= Your task =
Below is a listing with pictures in it. Copy it exactly without them.

= Information shown =
------------------------------------

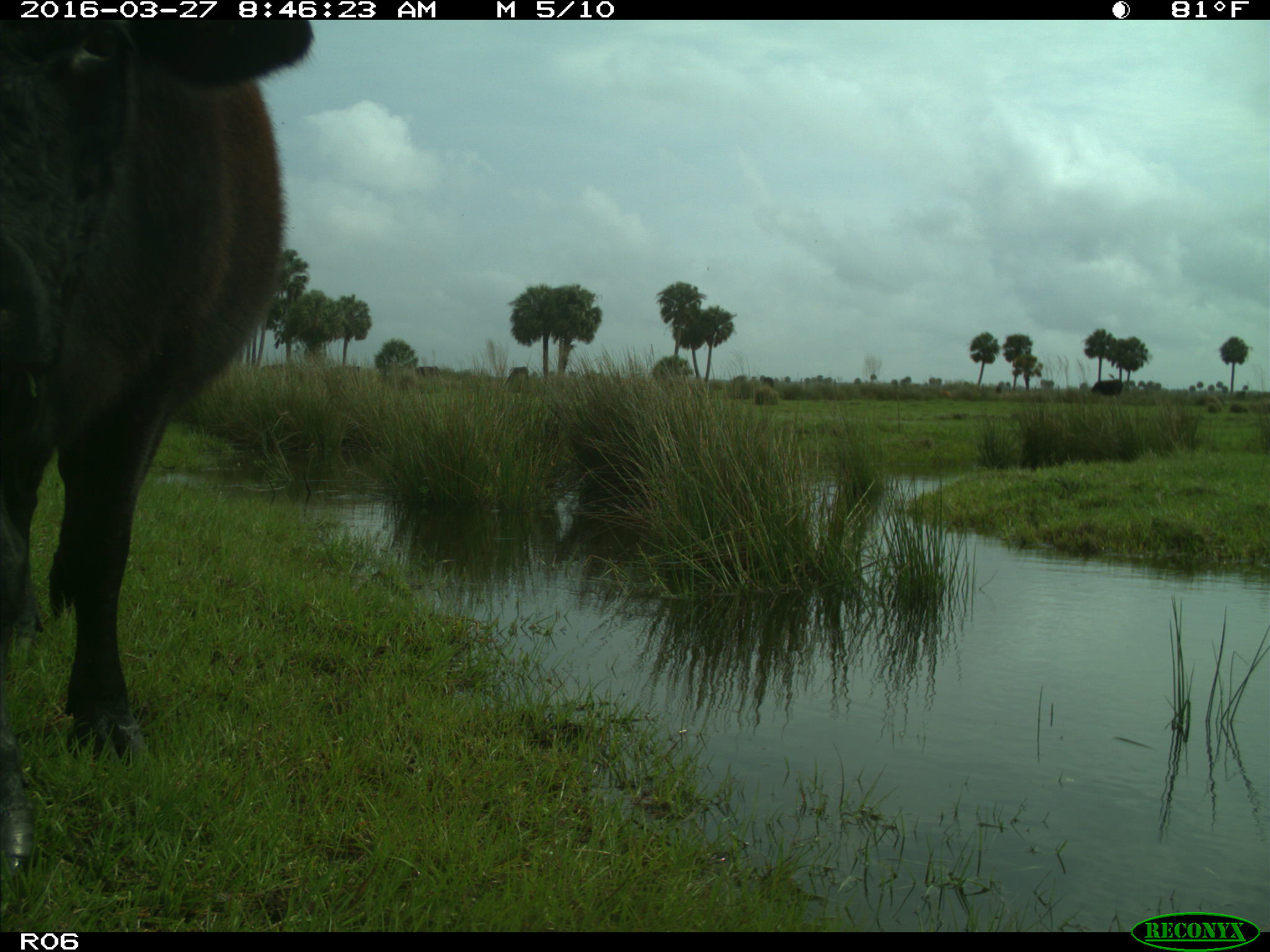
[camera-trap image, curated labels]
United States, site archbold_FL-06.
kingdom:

------------------------------------

= Exercise response =
[camera-trap image, curated labels]
United States, site archbold_FL-06.
kingdom:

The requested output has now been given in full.